The difference was far less pronounced for used items: Women sellers received about 97 cents for every dollar men received. But with new items, where the authors say direct comparison is easier, women received about 80 cents on average for every dollar men sellers received.
“The basic point — that people have different expectations of women versus men, and so we treat them very differently in the world — it’s fascinating and depressing,” said Linda Babcock, an economics professor at Carnegie Mellon University, who was not involved in the study.
“On eBay, wow,” she added, noting eBay’s fame as a forum where anyone can sell anything. It also does not require that sellers identify their gender.
The study did not paint a universally negative pic-
ture for women. For some items, like toys and pet products, women received somewhat higher prices than men. And women tended to have better reputations as sellers although they tended to have less selling experience.
Nor did the study, which controlled for seller reputation, experience, number of photos and other elements, indicate that buyers were consciously discriminating. Male and female buyers appeared to treat women sellers the same, the authors said.
“We actually think that most of it is unconscious,” said Tamar Kricheli-Katz, a professor of law and sociology at Tel Aviv University, who conducted the study with Tali Regev, an economist at IDC Herzliya. “The fact is that most of us have biases. We hold them unconsciously, and it makes it difficult to change.”

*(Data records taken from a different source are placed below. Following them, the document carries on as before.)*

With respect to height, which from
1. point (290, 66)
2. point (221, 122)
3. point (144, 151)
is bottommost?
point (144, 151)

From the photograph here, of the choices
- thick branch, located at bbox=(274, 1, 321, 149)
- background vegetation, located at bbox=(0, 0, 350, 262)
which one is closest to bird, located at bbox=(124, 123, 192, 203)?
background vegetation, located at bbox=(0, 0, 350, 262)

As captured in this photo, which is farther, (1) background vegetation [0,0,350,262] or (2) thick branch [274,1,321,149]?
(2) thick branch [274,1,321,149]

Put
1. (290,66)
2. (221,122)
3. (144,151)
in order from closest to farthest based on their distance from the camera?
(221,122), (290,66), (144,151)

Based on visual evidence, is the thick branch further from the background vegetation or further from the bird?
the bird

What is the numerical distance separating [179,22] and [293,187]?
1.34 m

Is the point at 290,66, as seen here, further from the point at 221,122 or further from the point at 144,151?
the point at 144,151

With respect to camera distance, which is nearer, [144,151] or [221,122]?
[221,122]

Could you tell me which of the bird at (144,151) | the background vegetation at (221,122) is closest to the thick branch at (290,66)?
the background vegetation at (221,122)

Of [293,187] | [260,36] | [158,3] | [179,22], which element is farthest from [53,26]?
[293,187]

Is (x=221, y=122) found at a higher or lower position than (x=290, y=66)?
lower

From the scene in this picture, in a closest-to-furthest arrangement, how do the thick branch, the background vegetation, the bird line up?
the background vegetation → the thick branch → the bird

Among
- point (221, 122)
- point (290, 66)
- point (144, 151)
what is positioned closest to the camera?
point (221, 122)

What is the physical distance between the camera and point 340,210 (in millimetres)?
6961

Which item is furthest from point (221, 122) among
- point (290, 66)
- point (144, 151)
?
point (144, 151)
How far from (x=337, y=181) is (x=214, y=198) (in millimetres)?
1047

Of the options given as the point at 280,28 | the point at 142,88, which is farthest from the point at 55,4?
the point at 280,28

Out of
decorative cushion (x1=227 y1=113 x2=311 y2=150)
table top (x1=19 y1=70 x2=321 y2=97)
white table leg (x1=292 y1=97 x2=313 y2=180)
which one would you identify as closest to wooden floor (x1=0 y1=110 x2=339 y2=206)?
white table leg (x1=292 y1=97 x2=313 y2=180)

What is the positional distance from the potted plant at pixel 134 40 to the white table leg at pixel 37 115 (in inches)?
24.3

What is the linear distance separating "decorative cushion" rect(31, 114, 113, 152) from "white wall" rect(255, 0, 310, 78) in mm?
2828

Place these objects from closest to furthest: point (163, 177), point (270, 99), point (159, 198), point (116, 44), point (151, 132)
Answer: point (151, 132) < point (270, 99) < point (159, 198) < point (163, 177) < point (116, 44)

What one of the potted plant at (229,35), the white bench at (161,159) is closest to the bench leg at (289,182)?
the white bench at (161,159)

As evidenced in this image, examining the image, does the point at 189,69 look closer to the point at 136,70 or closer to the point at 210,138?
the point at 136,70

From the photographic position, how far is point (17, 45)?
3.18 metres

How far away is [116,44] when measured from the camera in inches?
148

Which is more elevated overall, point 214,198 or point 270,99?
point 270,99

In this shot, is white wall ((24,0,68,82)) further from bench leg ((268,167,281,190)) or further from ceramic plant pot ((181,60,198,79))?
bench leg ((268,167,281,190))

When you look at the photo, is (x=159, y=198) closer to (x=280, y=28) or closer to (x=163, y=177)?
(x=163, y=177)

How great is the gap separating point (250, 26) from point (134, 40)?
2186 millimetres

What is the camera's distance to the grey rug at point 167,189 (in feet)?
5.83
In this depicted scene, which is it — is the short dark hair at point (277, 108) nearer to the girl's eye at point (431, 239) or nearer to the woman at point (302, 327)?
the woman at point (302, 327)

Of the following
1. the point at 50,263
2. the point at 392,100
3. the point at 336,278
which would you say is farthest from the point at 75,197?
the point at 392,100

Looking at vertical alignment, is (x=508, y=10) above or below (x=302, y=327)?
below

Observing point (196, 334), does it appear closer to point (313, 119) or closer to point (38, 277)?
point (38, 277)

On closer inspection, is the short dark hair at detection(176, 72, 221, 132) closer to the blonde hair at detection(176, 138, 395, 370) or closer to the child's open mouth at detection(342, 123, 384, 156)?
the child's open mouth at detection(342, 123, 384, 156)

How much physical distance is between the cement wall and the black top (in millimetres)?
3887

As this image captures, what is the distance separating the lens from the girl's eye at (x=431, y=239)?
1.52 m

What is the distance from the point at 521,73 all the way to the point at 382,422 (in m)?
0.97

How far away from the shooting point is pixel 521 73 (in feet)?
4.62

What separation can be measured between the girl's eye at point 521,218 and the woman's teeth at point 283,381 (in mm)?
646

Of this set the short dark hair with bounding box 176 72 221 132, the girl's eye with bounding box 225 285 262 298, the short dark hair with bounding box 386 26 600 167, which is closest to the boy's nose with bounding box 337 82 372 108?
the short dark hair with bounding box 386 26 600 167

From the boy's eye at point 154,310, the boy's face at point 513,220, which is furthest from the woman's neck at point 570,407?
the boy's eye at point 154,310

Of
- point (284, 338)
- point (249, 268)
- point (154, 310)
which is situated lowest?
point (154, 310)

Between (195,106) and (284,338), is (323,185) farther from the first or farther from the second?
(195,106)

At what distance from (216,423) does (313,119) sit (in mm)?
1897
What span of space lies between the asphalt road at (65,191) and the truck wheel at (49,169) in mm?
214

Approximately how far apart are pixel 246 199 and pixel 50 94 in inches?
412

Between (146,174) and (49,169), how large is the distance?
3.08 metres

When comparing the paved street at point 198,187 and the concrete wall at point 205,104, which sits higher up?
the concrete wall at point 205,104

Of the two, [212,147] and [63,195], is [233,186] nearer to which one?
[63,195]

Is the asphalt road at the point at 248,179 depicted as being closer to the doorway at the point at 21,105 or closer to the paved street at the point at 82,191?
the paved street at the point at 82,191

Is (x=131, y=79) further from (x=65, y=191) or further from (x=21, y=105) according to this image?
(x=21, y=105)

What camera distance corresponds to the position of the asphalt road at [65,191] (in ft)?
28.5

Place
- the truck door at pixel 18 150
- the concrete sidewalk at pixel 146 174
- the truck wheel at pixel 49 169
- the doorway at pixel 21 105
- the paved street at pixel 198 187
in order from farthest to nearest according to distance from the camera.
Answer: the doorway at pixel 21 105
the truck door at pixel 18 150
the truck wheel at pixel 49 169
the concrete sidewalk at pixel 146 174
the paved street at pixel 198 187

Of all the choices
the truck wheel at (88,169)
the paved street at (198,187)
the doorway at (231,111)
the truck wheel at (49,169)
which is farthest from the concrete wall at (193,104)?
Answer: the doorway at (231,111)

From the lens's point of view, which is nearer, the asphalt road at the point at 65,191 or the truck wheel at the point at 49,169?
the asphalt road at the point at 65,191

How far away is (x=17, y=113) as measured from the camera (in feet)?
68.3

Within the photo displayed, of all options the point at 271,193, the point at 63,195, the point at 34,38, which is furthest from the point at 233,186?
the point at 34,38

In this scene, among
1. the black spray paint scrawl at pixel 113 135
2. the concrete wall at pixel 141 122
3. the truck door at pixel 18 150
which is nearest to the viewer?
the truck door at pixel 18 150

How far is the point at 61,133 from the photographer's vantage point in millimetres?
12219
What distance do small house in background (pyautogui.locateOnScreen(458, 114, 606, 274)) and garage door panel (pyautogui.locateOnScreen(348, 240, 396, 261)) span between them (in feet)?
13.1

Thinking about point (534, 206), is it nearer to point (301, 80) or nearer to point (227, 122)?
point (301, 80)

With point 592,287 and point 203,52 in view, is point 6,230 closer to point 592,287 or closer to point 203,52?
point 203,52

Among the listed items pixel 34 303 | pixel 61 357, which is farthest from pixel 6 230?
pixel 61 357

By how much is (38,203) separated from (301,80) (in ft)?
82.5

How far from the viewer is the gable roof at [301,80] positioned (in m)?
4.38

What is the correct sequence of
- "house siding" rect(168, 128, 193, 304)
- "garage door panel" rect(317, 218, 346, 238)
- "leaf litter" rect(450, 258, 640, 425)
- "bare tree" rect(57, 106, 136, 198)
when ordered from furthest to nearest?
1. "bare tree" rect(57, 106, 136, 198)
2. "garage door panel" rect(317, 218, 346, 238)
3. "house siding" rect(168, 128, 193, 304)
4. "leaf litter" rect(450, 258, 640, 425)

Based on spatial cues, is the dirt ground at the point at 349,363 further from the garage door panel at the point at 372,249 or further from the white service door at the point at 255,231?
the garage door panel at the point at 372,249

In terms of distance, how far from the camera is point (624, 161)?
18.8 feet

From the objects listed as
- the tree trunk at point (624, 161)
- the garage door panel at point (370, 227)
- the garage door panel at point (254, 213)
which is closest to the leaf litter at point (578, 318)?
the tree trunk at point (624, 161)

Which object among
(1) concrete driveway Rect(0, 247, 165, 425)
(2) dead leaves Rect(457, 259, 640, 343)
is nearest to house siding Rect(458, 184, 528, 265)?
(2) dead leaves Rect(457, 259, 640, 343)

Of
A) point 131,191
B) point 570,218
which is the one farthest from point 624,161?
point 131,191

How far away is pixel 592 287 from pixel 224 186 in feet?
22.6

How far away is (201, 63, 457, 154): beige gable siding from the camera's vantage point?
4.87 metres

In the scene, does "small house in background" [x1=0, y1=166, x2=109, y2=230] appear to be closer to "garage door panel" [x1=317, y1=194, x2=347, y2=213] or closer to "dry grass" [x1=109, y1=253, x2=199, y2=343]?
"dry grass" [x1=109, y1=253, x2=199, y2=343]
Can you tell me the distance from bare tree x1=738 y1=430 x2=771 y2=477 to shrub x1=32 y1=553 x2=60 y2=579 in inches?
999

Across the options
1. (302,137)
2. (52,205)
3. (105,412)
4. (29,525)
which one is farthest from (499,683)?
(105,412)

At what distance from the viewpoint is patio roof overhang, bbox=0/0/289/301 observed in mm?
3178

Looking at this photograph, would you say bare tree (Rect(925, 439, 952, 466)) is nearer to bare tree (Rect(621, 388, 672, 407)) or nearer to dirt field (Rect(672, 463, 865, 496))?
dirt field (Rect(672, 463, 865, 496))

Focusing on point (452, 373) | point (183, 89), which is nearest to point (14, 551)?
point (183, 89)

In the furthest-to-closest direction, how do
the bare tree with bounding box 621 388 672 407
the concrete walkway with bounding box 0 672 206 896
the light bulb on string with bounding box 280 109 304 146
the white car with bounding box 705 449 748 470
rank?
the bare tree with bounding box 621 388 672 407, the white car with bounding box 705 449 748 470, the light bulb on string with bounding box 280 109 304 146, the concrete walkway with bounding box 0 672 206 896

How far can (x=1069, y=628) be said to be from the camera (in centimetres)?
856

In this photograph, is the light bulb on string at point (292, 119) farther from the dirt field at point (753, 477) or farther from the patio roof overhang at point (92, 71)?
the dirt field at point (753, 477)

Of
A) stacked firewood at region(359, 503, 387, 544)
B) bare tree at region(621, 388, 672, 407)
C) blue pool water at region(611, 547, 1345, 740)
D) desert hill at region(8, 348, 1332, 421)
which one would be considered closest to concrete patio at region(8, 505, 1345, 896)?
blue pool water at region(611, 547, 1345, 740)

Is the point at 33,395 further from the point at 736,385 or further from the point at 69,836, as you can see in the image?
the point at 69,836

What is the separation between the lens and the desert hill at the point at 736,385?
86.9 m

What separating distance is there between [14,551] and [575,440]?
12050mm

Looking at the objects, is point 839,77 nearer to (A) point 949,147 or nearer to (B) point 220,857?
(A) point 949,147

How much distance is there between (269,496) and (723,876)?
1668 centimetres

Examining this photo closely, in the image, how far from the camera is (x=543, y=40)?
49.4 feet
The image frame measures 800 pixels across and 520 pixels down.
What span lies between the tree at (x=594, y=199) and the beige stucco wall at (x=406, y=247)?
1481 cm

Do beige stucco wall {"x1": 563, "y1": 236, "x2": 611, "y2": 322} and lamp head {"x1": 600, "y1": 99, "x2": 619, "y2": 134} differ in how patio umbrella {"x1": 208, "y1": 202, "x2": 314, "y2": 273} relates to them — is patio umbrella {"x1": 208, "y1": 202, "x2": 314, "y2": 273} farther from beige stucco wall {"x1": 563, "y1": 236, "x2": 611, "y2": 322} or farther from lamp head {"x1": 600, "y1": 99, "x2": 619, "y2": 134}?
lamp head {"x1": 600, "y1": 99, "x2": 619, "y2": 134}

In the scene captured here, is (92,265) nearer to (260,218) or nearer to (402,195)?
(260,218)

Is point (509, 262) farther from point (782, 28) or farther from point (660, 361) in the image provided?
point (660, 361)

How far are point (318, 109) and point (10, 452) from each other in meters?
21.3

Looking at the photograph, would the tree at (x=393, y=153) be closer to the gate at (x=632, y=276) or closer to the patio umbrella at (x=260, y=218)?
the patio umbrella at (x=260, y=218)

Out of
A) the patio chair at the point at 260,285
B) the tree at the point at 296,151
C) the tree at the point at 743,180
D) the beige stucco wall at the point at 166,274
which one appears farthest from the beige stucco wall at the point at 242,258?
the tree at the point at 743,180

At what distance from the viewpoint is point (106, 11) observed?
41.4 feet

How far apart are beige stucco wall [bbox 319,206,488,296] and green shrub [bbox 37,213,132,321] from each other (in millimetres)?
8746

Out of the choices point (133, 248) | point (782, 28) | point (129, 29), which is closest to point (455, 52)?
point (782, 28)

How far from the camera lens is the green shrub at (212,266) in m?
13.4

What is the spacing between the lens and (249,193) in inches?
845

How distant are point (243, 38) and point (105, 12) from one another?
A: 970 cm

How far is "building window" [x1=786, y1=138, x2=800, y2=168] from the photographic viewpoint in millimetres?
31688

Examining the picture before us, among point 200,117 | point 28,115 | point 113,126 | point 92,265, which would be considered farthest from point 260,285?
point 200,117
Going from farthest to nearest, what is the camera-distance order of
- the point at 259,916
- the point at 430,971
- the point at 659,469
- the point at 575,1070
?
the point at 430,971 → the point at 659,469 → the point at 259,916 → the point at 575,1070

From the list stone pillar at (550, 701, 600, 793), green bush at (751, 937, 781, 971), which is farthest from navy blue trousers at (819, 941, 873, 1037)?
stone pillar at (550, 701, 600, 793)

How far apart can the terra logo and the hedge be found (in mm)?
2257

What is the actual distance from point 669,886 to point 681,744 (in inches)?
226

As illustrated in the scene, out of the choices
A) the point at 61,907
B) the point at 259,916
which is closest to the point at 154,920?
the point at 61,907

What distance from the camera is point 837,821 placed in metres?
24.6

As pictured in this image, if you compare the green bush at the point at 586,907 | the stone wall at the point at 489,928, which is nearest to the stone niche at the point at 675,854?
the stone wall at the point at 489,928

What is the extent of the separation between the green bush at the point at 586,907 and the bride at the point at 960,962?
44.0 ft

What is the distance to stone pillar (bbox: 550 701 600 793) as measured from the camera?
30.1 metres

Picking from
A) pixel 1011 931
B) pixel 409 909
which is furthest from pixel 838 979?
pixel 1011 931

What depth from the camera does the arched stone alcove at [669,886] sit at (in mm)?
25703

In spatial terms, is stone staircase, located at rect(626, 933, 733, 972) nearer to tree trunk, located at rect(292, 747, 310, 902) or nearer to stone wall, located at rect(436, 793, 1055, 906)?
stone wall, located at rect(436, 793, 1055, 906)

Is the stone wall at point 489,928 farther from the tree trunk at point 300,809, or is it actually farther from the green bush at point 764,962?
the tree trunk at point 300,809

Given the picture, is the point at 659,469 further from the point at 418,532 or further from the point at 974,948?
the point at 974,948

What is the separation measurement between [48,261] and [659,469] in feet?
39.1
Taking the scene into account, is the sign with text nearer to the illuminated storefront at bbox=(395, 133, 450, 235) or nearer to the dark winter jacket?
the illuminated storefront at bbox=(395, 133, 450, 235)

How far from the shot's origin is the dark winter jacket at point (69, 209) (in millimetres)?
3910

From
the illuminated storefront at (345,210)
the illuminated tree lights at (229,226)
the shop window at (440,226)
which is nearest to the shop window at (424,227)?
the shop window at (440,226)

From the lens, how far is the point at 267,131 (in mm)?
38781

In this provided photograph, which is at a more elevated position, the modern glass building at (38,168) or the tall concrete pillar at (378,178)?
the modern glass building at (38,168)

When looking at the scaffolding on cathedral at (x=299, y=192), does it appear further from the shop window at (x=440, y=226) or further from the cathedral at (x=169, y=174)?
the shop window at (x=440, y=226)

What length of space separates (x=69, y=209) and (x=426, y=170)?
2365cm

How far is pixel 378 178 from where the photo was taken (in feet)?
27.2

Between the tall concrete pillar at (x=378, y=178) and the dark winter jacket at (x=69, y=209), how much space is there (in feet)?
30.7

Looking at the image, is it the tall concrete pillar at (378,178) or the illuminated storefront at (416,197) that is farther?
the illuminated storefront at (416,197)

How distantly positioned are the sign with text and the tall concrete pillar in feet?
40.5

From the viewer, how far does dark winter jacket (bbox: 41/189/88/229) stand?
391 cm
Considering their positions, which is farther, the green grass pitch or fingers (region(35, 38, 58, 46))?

Claudia Goldin, a Harvard economist and expert on gender wage gaps, said the study was intriguing but needed more analysis.
The researchers said eBay allowed them access to data on transactions, sellers and buyers, includ- ing gender. They evaluated transactions from 2009 to 2012, focusing on the 420 most popular items in eBay’s broader categories, and on auctions because no negotiation is involved. Sellers considered to be stores were excluded.
EBay did not provide financing for the study, but set conditions, according to the authors and to editors at Science. The researchers’ contract allowed eBay to approve any study before publication, mostly for potential disclosure of proprietary data and trade secrets; the authors said eBay “ended up approving the study without asking us to drop any of our results.”
A few female sellers said they believed some buyers reacted differently because they were women.
Melanie Fodera, 21, a senior at Albion College in Michigan and a seller for about seven years, said when selling a Detroit Lions jersey for “$100 or best offer,” she was offered $50.
“I countered $ 75, and their message to me was, ‘You don’t know what this is worth because you’re a girl,’ ” said Fodera, who usually sells women’s clothes and has an eBay page decorated with roses.